Observability & debugging

  • Real-time token throughput and response latency in the right inspection panel.
  • Tool timeline: TOOL_START / TOOL_END events with structured metadata.
  • Stream debugging log toggle for diagnosing provider interactions.

🏗️ Architecture

The project follows a layered architecture for maintainability and future refactoring:

  • ui/: presentation layer for windows, widgets, input collection, and interaction forwarding.
  • core/: runtime core for command dispatching, task loops, prompt assembly, skills, attachments, and context building.
  • services/: application services for persistence, provider management, search, and MCP orchestration.
  • models/: data models such as Conversation, Provider, and State.
  • utils/: general-purpose utilities with minimal business coupling.

See also:

🚀 Quick Start

Requirements

  • Python 3.9+
  • Windows / macOS / Linux

Install and run

git clone <repository-url>
cd pycat
python -m venv .venv

# Windows
.venv\Scripts\activate

# macOS / Linux
source .venv/bin/activate

pip install -r requirements.txt
python main.py

If you just want to try it quickly, the happy path is straightforward: install dependencies and run python main.py.
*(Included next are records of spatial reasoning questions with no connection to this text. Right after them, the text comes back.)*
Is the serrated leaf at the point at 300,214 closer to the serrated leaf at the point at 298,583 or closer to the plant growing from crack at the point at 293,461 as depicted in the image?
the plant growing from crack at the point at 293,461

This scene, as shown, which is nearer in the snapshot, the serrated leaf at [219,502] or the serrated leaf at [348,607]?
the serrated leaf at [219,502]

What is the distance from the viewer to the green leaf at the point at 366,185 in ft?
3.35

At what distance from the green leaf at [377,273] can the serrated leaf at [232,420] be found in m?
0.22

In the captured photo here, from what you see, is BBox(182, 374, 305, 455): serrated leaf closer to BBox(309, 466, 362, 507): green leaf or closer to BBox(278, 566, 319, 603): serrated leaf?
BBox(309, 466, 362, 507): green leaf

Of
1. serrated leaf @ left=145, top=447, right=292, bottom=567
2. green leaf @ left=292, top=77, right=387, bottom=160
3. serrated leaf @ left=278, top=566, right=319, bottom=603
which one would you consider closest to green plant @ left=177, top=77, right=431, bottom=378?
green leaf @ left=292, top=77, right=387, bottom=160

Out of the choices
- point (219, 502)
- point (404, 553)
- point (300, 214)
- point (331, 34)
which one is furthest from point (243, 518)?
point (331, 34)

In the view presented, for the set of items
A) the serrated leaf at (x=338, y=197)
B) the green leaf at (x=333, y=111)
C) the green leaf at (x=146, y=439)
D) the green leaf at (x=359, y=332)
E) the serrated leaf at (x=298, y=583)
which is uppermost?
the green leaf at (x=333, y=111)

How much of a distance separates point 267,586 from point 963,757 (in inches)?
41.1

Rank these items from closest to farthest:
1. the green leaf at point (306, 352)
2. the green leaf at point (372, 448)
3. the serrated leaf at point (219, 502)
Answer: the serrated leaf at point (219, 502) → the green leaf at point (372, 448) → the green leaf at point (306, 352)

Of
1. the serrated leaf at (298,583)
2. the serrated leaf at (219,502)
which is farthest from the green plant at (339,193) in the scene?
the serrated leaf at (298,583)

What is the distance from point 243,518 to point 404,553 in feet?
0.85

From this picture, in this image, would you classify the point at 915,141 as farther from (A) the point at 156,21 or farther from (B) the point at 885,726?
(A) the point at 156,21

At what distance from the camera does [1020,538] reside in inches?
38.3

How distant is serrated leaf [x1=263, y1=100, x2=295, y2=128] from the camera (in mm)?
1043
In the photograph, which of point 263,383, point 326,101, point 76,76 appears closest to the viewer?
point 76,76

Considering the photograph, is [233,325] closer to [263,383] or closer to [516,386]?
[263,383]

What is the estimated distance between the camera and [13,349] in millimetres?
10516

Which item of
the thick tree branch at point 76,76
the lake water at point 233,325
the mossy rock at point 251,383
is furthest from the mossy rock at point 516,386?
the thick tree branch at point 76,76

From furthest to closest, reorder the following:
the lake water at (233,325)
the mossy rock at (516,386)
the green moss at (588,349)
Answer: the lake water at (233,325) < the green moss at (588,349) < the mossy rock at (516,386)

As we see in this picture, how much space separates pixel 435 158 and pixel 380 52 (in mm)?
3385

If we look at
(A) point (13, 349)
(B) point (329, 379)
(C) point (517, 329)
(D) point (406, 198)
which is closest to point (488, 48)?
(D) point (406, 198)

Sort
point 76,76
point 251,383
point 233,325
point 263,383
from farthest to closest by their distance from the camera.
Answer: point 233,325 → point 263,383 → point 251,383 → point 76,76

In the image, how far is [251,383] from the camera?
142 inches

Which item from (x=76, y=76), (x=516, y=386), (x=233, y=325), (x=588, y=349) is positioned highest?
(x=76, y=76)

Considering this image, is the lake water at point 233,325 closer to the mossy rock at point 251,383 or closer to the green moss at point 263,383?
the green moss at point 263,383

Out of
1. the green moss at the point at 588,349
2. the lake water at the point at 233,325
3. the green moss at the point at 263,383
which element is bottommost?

🛠️ Build for Windows (Nuitka)

To generate a standalone Windows build and a versioned zip package with Nuitka:

python -m pip install -r requirements.txt
python -m pip install nuitka ordered-set zstandard
powershell -ExecutionPolicy Bypass -File .\build_nuitka.ps1

The build script will:

  • compile a standalone Windows distribution with Nuitka (--standalone --enable-plugin=pyqt6),
  • produce pycat.exe in the output directory,
  • bundle assets/, pycat.ico, LICENSE, README.md, and README_zh.md,
  • generate a versioned zip archive: pycat-0.0.2-windows-x64.zip.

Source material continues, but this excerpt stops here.